WORK REQUEST: Put the lines of all the items below into a numbered list, skipping any blank lines. Leave the pictures out of your answer.

(Records from a dataset)
──────

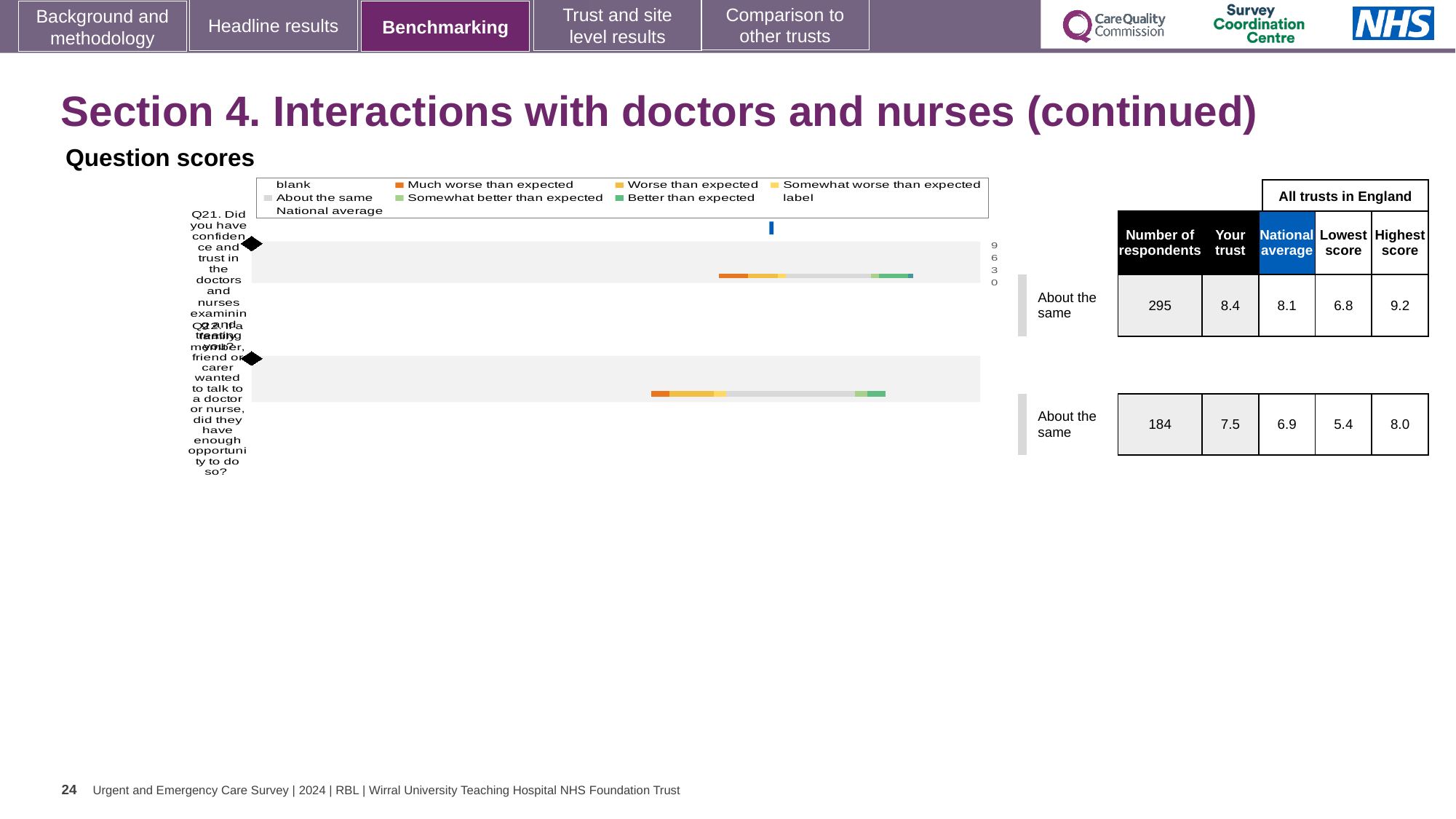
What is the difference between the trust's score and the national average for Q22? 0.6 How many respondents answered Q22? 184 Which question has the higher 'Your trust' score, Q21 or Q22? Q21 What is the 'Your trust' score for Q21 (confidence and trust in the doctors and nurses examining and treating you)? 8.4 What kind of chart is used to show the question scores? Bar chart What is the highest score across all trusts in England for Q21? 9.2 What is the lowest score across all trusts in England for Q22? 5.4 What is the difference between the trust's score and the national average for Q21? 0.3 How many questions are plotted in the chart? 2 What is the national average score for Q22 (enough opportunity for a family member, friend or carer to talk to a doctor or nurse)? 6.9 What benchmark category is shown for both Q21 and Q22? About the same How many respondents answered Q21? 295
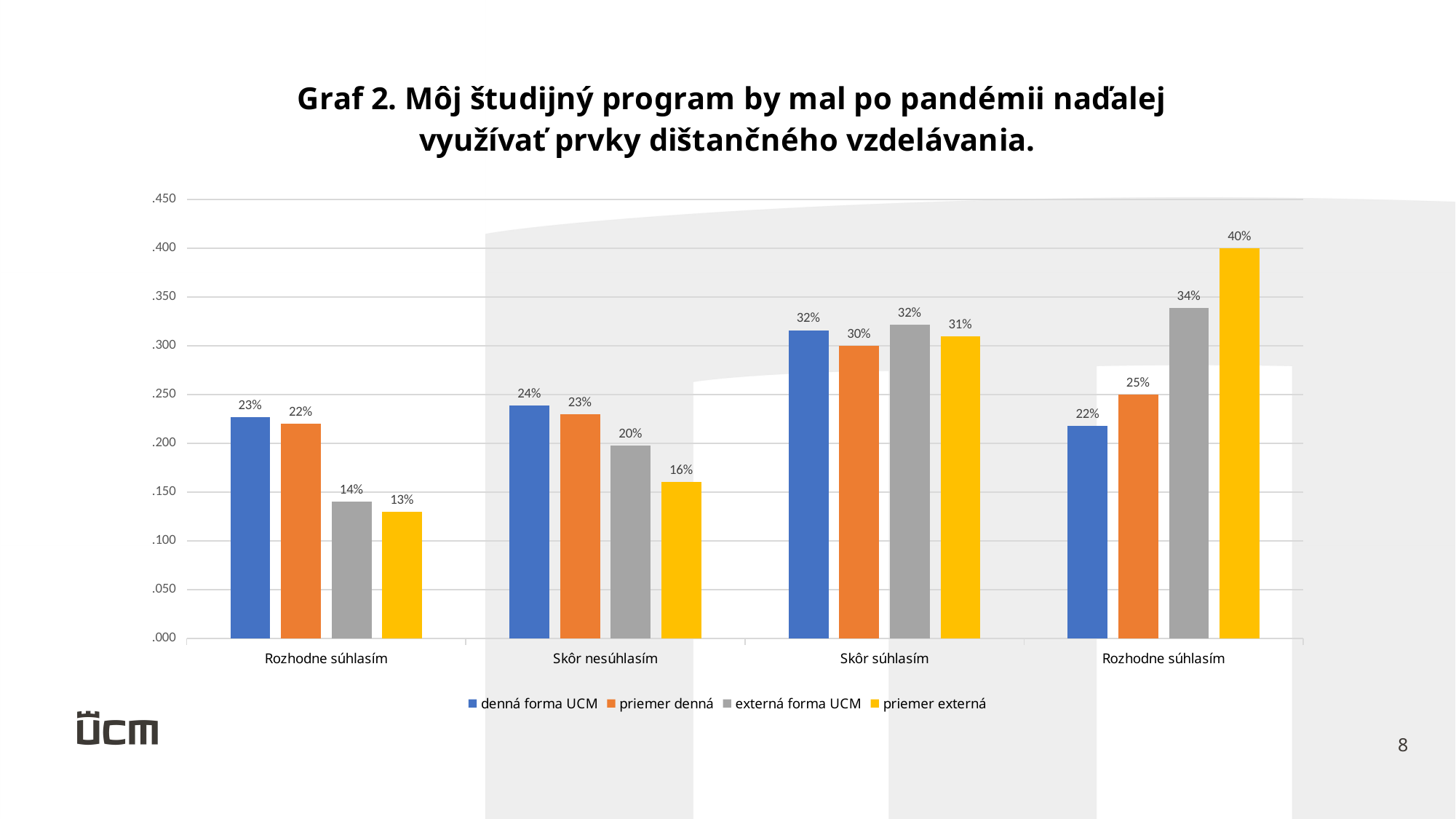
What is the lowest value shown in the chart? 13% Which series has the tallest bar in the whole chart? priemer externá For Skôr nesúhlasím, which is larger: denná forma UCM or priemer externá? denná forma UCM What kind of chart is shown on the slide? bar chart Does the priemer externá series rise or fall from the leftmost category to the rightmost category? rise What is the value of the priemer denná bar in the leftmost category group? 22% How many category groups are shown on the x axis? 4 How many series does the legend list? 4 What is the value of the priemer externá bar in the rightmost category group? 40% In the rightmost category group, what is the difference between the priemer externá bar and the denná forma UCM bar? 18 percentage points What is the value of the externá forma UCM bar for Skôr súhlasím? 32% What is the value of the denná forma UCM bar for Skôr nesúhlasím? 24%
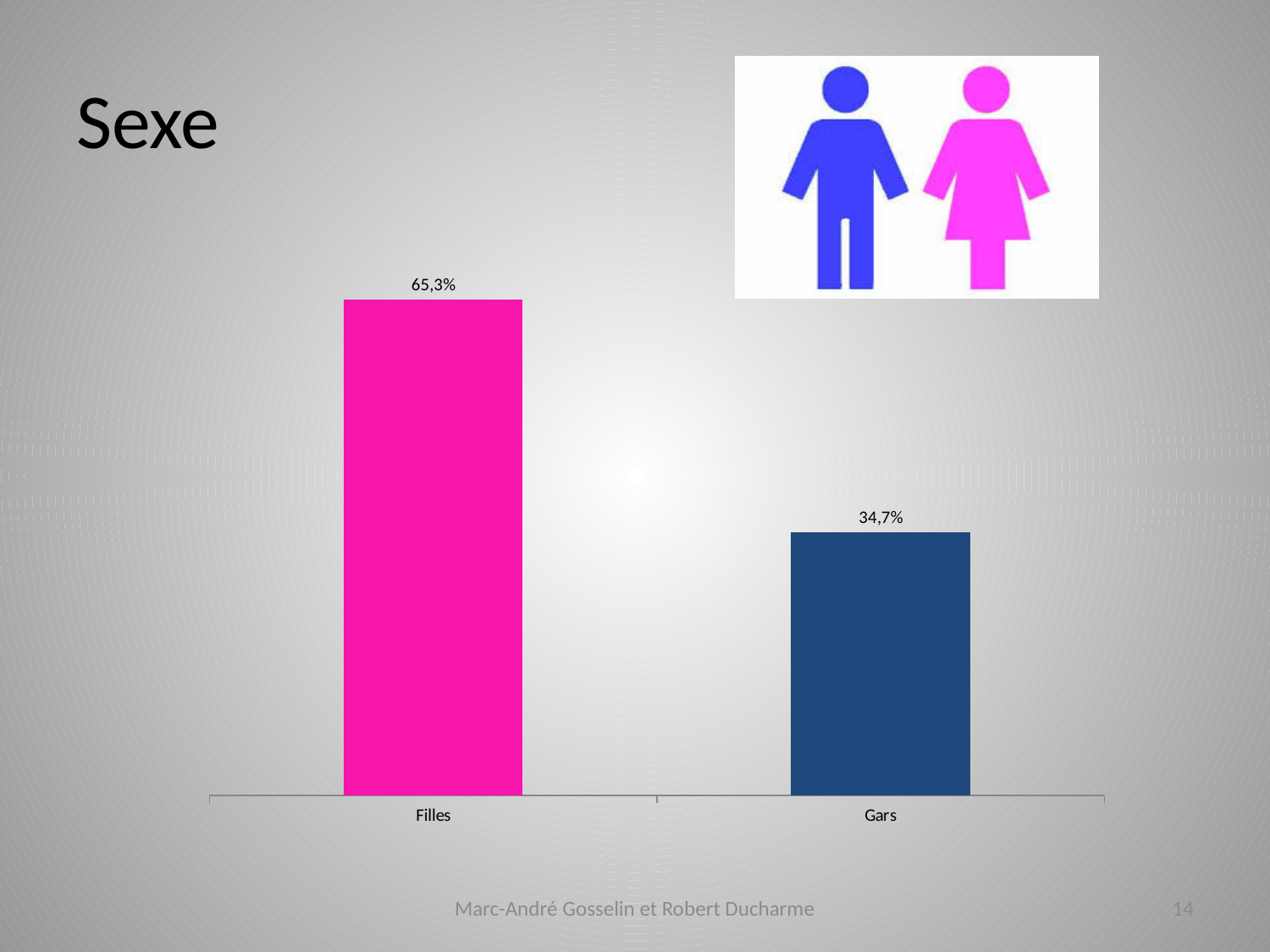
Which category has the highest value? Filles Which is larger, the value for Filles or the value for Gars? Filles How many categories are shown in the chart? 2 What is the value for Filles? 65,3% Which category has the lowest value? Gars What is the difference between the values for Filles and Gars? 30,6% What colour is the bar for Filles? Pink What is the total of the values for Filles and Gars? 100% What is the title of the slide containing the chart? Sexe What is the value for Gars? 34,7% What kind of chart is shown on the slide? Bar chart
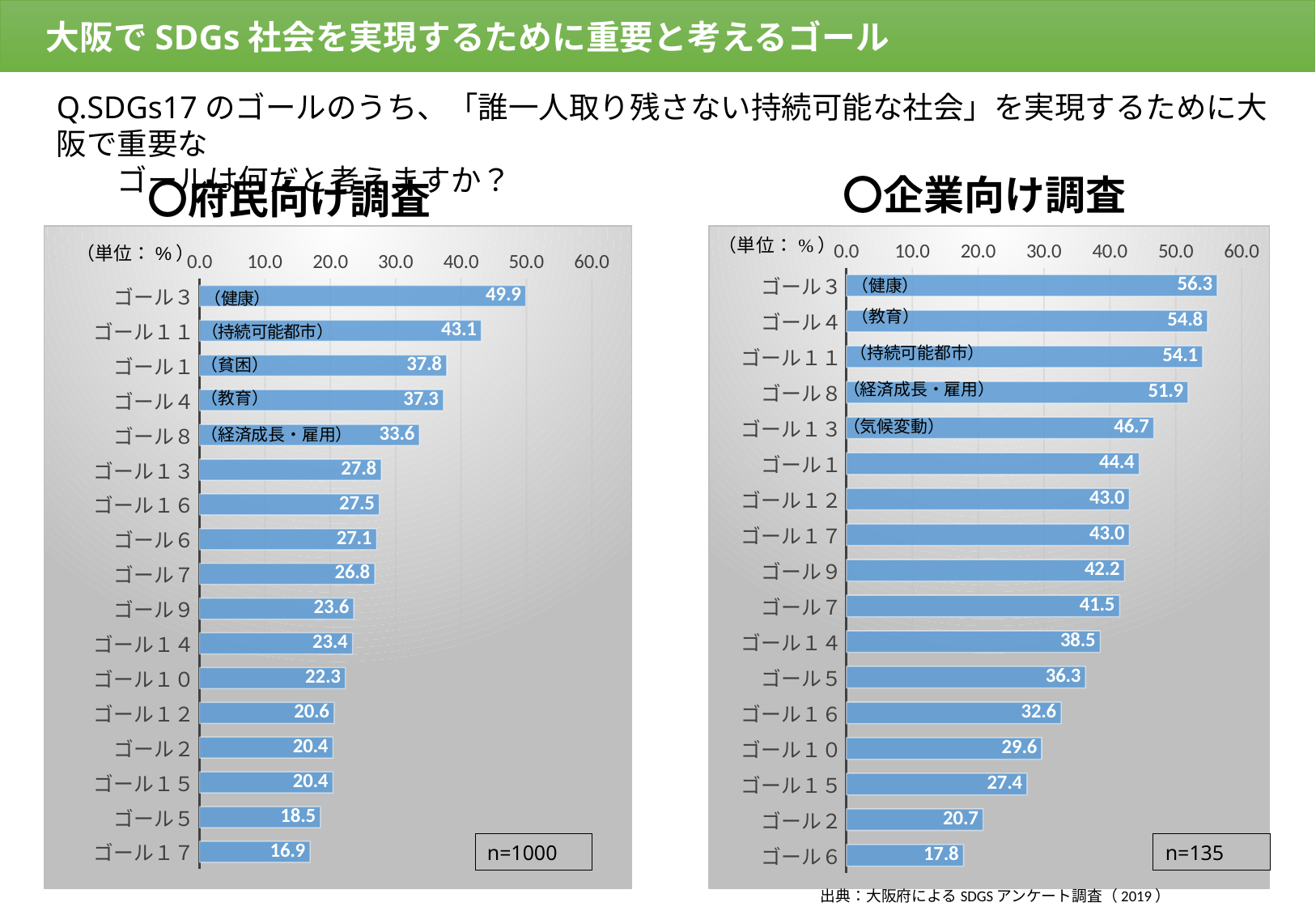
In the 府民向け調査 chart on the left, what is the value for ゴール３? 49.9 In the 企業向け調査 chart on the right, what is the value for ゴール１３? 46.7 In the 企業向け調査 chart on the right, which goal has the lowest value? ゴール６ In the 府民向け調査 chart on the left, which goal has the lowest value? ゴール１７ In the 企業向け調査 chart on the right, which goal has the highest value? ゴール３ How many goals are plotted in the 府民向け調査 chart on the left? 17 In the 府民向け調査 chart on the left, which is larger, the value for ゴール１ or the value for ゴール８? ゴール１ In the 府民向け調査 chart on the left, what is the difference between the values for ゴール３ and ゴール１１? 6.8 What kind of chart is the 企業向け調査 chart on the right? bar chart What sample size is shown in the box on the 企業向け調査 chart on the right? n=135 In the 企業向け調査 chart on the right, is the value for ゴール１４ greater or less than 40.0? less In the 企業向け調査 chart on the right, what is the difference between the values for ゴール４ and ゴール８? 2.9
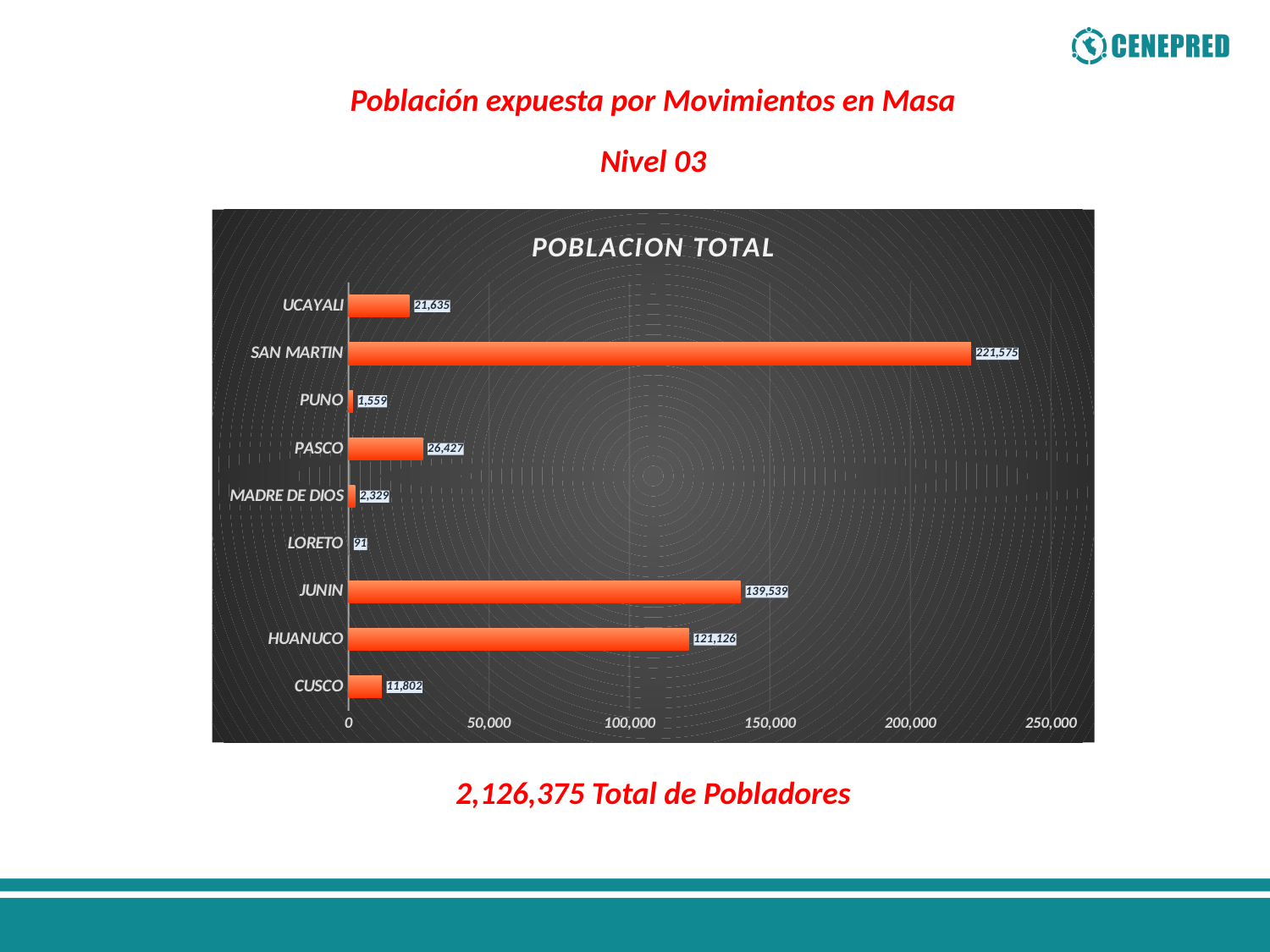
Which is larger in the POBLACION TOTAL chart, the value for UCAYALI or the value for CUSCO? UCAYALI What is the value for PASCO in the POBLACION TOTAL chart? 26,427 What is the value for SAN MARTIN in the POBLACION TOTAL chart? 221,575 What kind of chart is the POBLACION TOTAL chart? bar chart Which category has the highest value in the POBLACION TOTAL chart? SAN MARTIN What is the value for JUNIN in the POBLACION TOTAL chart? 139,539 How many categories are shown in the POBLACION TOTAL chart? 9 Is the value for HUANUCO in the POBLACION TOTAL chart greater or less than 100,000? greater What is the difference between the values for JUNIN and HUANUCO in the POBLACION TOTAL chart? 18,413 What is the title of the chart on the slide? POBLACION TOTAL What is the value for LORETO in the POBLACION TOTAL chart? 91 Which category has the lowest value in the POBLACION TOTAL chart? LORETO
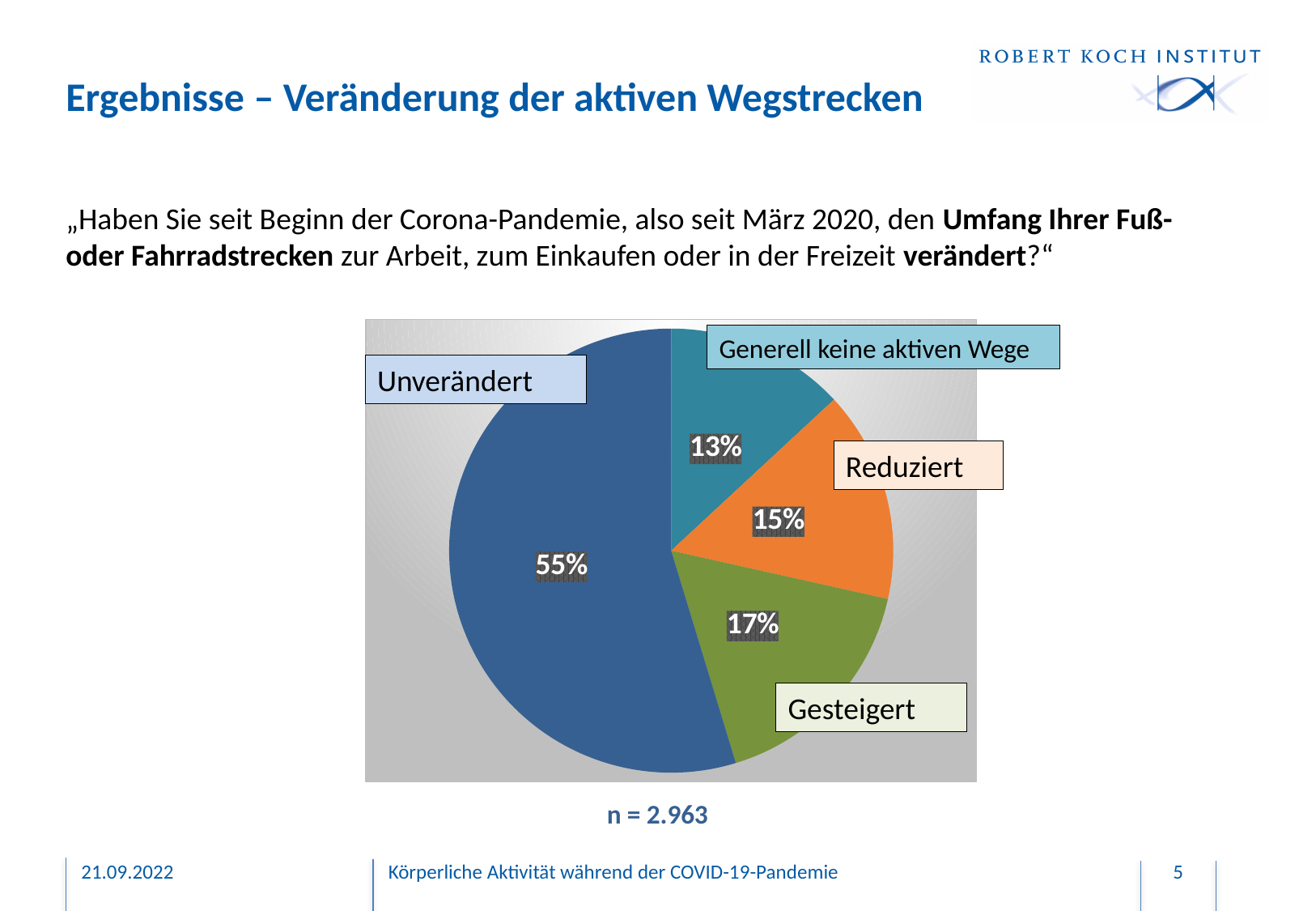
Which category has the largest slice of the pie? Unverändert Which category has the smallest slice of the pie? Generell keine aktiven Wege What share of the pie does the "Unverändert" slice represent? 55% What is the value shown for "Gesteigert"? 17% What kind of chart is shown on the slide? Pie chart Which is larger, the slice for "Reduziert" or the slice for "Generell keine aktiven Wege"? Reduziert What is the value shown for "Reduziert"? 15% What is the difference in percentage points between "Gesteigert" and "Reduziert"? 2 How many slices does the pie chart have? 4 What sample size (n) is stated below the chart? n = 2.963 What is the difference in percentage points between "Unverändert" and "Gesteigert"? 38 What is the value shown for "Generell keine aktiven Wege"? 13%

──────

REPLY TO THE EXERCISE:
1. What is the difference between the trust's score and the national average for Q22? 0.6 How many respondents answered Q22? 184 Which question has the higher 'Your trust' score, Q21 or Q22? Q21 What is the 'Your trust' score for Q21 (confidence and trust in the doctors and nurses examining and treating you)? 8.4 What kind of chart is used to show the question scores? Bar chart What is the highest score across all trusts in England for Q21? 9.2 What is the lowest score across all trusts in England for Q22? 5.4 What is the difference between the trust's score and the national average for Q21? 0.3 How many questions are plotted in the chart? 2 What is the national average score for Q22 (enough opportunity for a family member, friend or carer to talk to a doctor or nurse)? 6.9 What benchmark category is shown for both Q21 and Q22? About the same How many respondents answered Q21? 295
2. What is the lowest value shown in the chart? 13% Which series has the tallest bar in the whole chart? priemer externá For Skôr nesúhlasím, which is larger: denná forma UCM or priemer externá? denná forma UCM What kind of chart is shown on the slide? bar chart Does the priemer externá series rise or fall from the leftmost category to the rightmost category? rise What is the value of the priemer denná bar in the leftmost category group? 22% How many category groups are shown on the x axis? 4 How many series does the legend list? 4 What is the value of the priemer externá bar in the rightmost category group? 40% In the rightmost category group, what is the difference between the priemer externá bar and the denná forma UCM bar? 18 percentage points What is the value of the externá forma UCM bar for Skôr súhlasím? 32% What is the value of the denná forma UCM bar for Skôr nesúhlasím? 24%
3. Which category has the highest value? Filles Which is larger, the value for Filles or the value for Gars? Filles How many categories are shown in the chart? 2 What is the value for Filles? 65,3% Which category has the lowest value? Gars What is the difference between the values for Filles and Gars? 30,6% What colour is the bar for Filles? Pink What is the total of the values for Filles and Gars? 100% What is the title of the slide containing the chart? Sexe What is the value for Gars? 34,7% What kind of chart is shown on the slide? Bar chart
4. In the 府民向け調査 chart on the left, what is the value for ゴール３? 49.9 In the 企業向け調査 chart on the right, what is the value for ゴール１３? 46.7 In the 企業向け調査 chart on the right, which goal has the lowest value? ゴール６ In the 府民向け調査 chart on the left, which goal has the lowest value? ゴール１７ In the 企業向け調査 chart on the right, which goal has the highest value? ゴール３ How many goals are plotted in the 府民向け調査 chart on the left? 17 In the 府民向け調査 chart on the left, which is larger, the value for ゴール１ or the value for ゴール８? ゴール１ In the 府民向け調査 chart on the left, what is the difference between the values for ゴール３ and ゴール１１? 6.8 What kind of chart is the 企業向け調査 chart on the right? bar chart What sample size is shown in the box on the 企業向け調査 chart on the right? n=135 In the 企業向け調査 chart on the right, is the value for ゴール１４ greater or less than 40.0? less In the 企業向け調査 chart on the right, what is the difference between the values for ゴール４ and ゴール８? 2.9
5. Which is larger in the POBLACION TOTAL chart, the value for UCAYALI or the value for CUSCO? UCAYALI What is the value for PASCO in the POBLACION TOTAL chart? 26,427 What is the value for SAN MARTIN in the POBLACION TOTAL chart? 221,575 What kind of chart is the POBLACION TOTAL chart? bar chart Which category has the highest value in the POBLACION TOTAL chart? SAN MARTIN What is the value for JUNIN in the POBLACION TOTAL chart? 139,539 How many categories are shown in the POBLACION TOTAL chart? 9 Is the value for HUANUCO in the POBLACION TOTAL chart greater or less than 100,000? greater What is the difference between the values for JUNIN and HUANUCO in the POBLACION TOTAL chart? 18,413 What is the title of the chart on the slide? POBLACION TOTAL What is the value for LORETO in the POBLACION TOTAL chart? 91 Which category has the lowest value in the POBLACION TOTAL chart? LORETO
6. Which category has the largest slice of the pie? Unverändert Which category has the smallest slice of the pie? Generell keine aktiven Wege What share of the pie does the "Unverändert" slice represent? 55% What is the value shown for "Gesteigert"? 17% What kind of chart is shown on the slide? Pie chart Which is larger, the slice for "Reduziert" or the slice for "Generell keine aktiven Wege"? Reduziert What is the value shown for "Reduziert"? 15% What is the difference in percentage points between "Gesteigert" and "Reduziert"? 2 How many slices does the pie chart have? 4 What sample size (n) is stated below the chart? n = 2.963 What is the difference in percentage points between "Unverändert" and "Gesteigert"? 38 What is the value shown for "Generell keine aktiven Wege"? 13%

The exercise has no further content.